*** Begin section ***

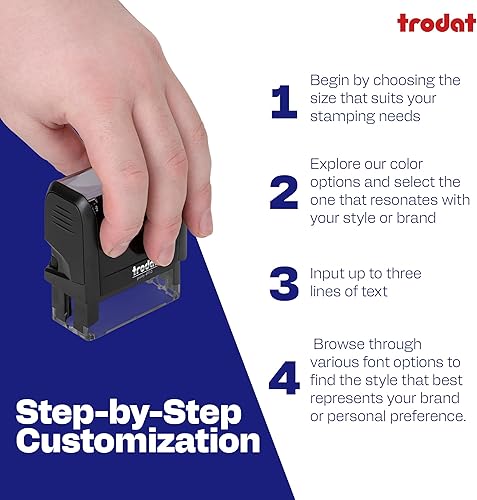 trodat

1 Begin by choosing the size that suits your stamping needs

2 Explore our color options and select the one that resonates with your style or brand

3 Input up to three lines of text

4 Browse through various font options to find the style that best represents your brand or personal preference.

trodat

Step-by-Step Customization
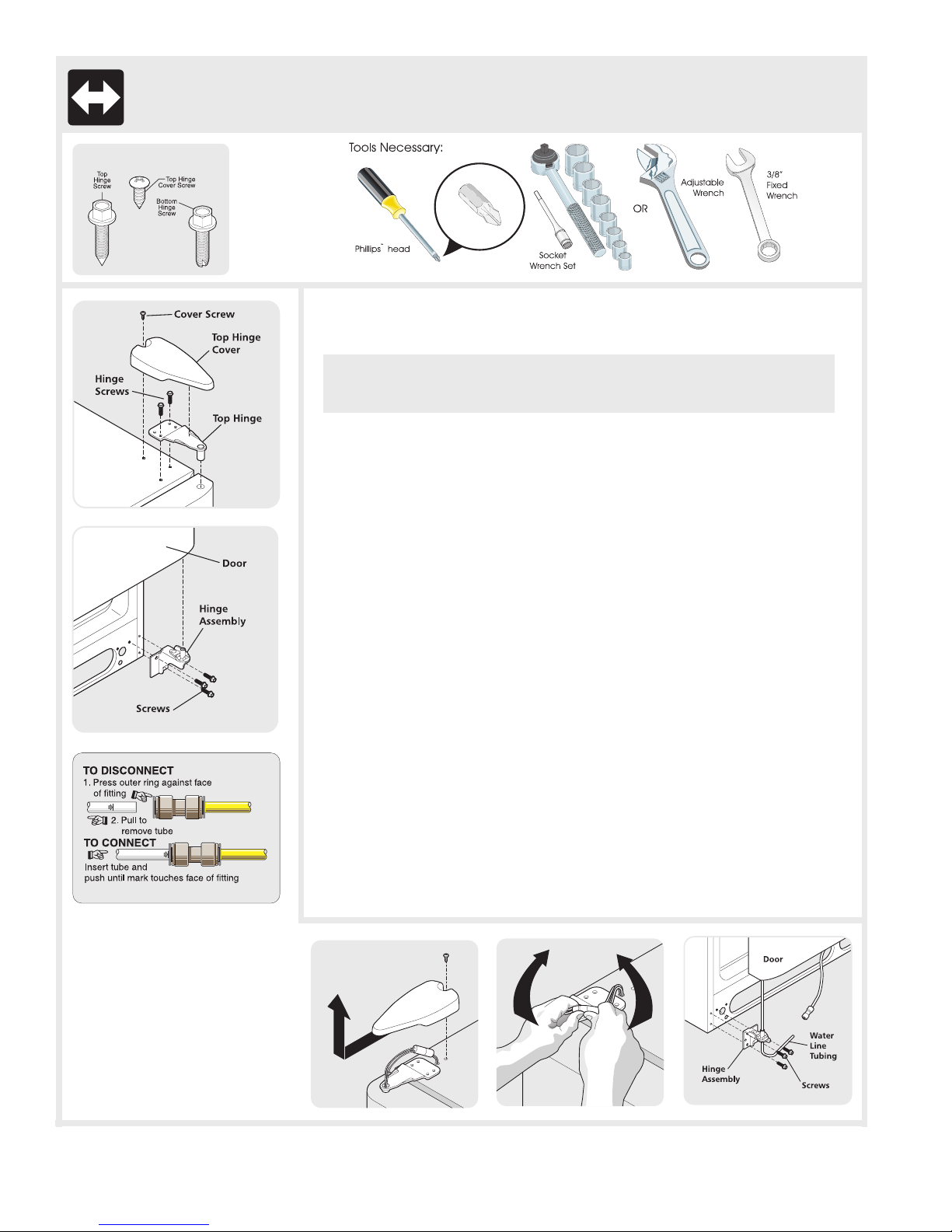 Top Hinge Screw

Top Hinge Cover Screw

Bottom Hinge Screw

Tools Necessary:

Phillips™ head

Socket Wrench Set

OR

Adjustable Wrench

3/8" Fixed Wrench

Cover Screw

Top Hinge Cover

Hinge Screws

Top Hinge

Door

Hinge Assembly

Screws

TO DISCONNECT
1. Press outer ring against face of fitting
2. Pull to remove tube
TO CONNECT
Insert tube and push until mark touches face of fitting

Door

Water Line Tubing

Hinge Assembly

Screws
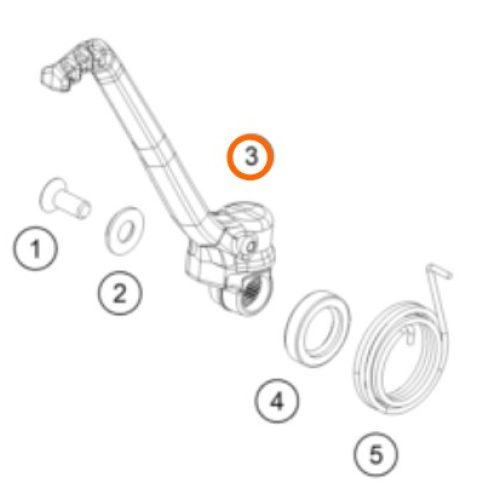 3

1

2

4

5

*** End section ***

EXERCISE INSTRUCTIONS: Here the job is to copy the stretch of records from the line containing "Top Hinge Screw" through the line containing "TO DISCONNECT", word for word. Leave every picture out.

RESPONSE FOR THIS EXERCISE:
 Top Hinge Screw

Top Hinge Cover Screw

Bottom Hinge Screw

Tools Necessary:

Phillips™ head

Socket Wrench Set

OR

Adjustable Wrench

3/8" Fixed Wrench

Cover Screw

Top Hinge Cover

Hinge Screws

Top Hinge

Door

Hinge Assembly

Screws

TO DISCONNECT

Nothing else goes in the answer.